Nie einen Flug absolviert aber Konkurs. Dieses harte Schicksal trifft die holländische Maastricht Airlines, die im niederländisch – deutschen Grenzgebiet insbesondere Geschäftsreisende im Fokus hatte. Von Maastrich aus wollte die Airline ohne Flug zunächst Amsterdam, Berlin und München anfliegen. Später sollten London, Paris und Kopenhagen dazu kommen. Nachdem der Erstflug mehrmals verschoben wurde, es gab Probleme bei der Lieferung des Fluggeräts, verkündete das Management der Gesellschaft am Mittwoch mit einem Brief an die Mitarbeiter das aus der sprichwörtlich jungfräulichen Airline.

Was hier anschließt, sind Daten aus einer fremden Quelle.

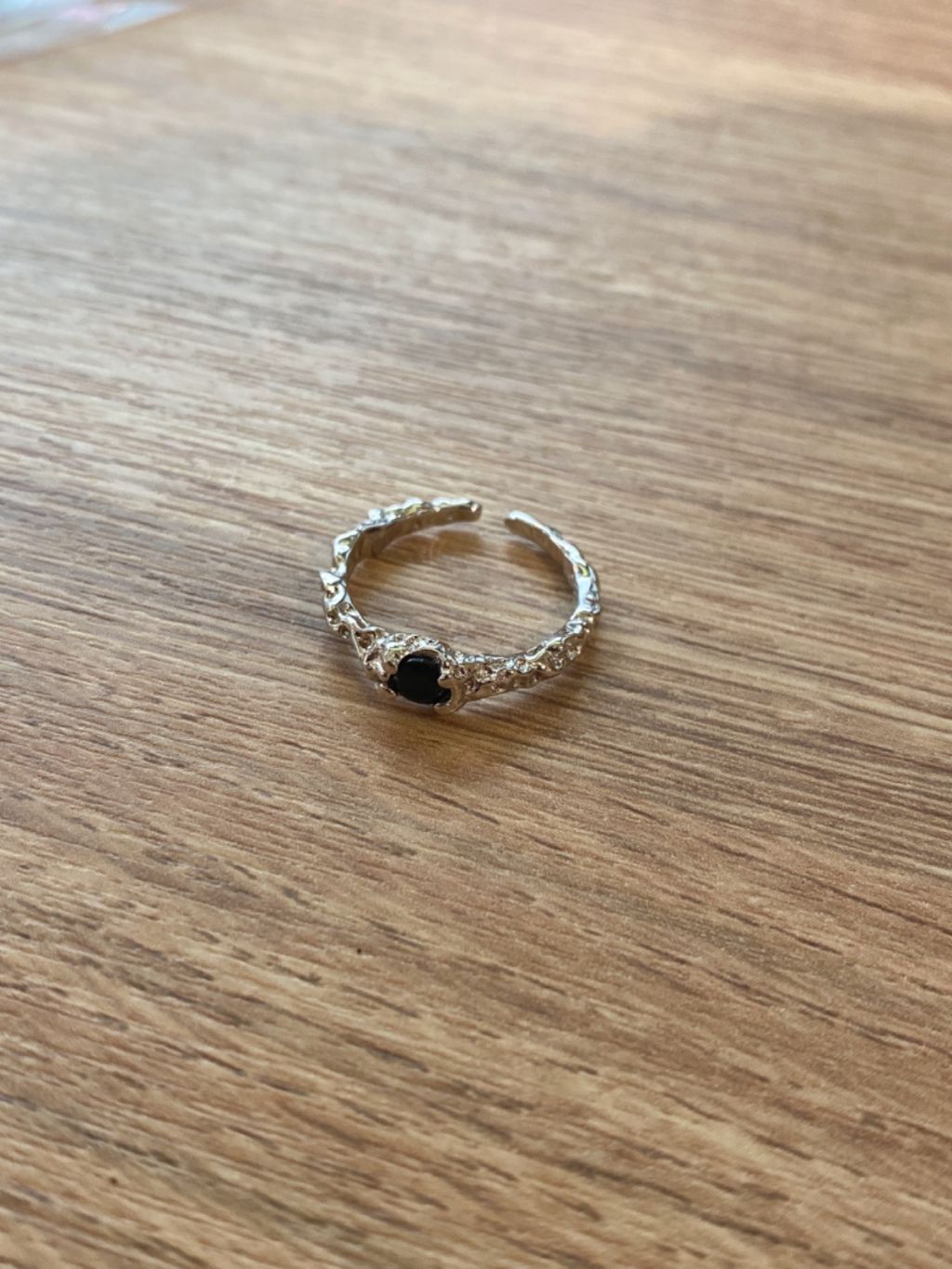 R1563 Black Obsidian Lava Ring
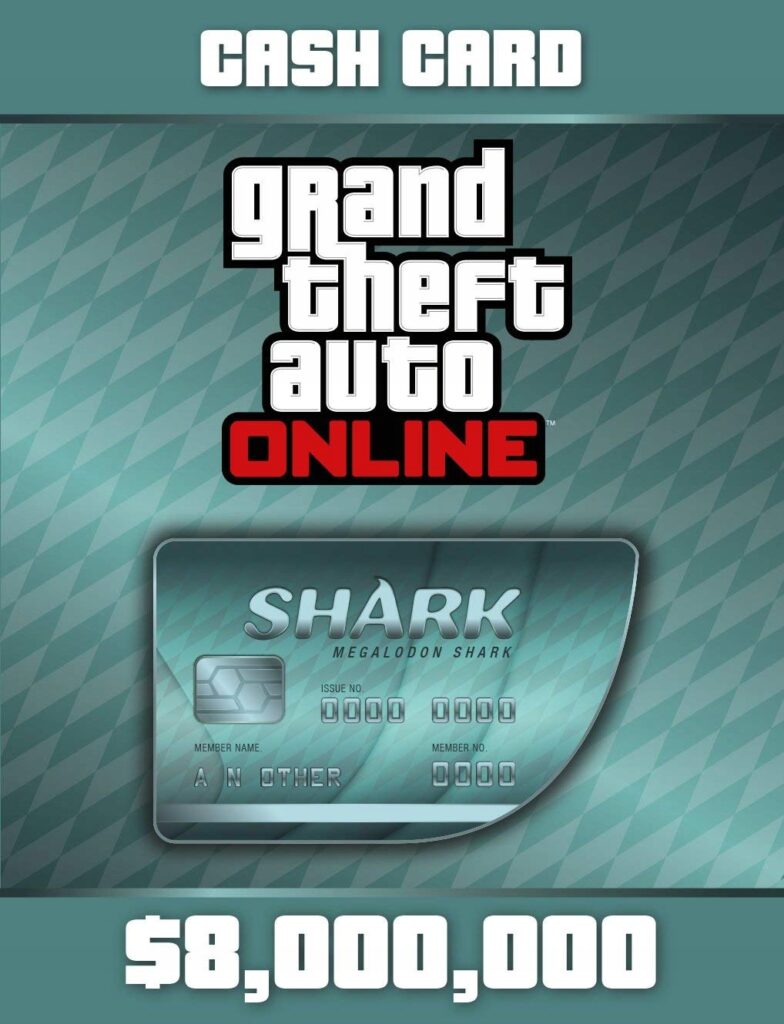 Grand Theft Auto Online - $8,000,000 Megalodon Shark Cash Card PC Activation Code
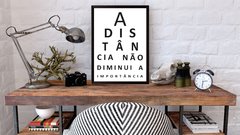 Quadro A distância não diminui a importância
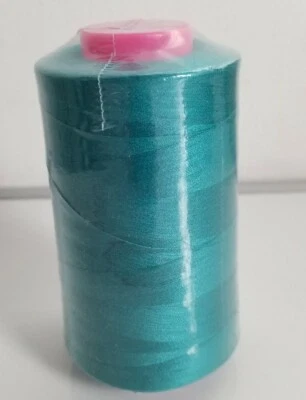 JADE GREEN High Quality Sewing Machine Serger Thread 6000 Yards Cone Big Spool  - Image 1 of 2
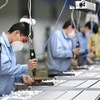 Công nhân sản xuất tại một phân xưởng ở Quảng Châu, thủ phủ tỉnh Quảng Đông, Trung Quốc. (Nguồn: THX/TTXVN) 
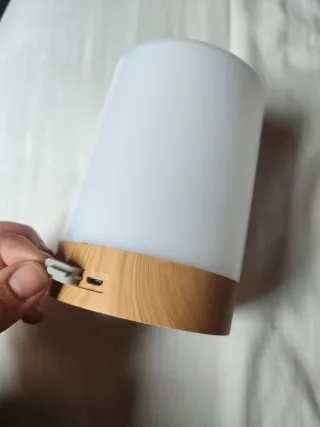 Lámpara de mesa LED USB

Die Aufnahme des Flugbetriebs war ursprünglich für den 25. März 2013 geplant. Fliegen wollte man mit Maschinen vom Typ Fokker 50. Mitte März wurde der Erstflug neu terminiert. Start sollte nun der 1. Mai 2013 sein. Auch dieser Termin konnte nicht gehalten werden, die Aufnahme des Flugbetriebs wurde auf unbestimmte Zeit verschoben. Nun die Reißleine. Maastricht Airlines gibt auf, noch bevor der erste Flugkilometer absolviert wurde.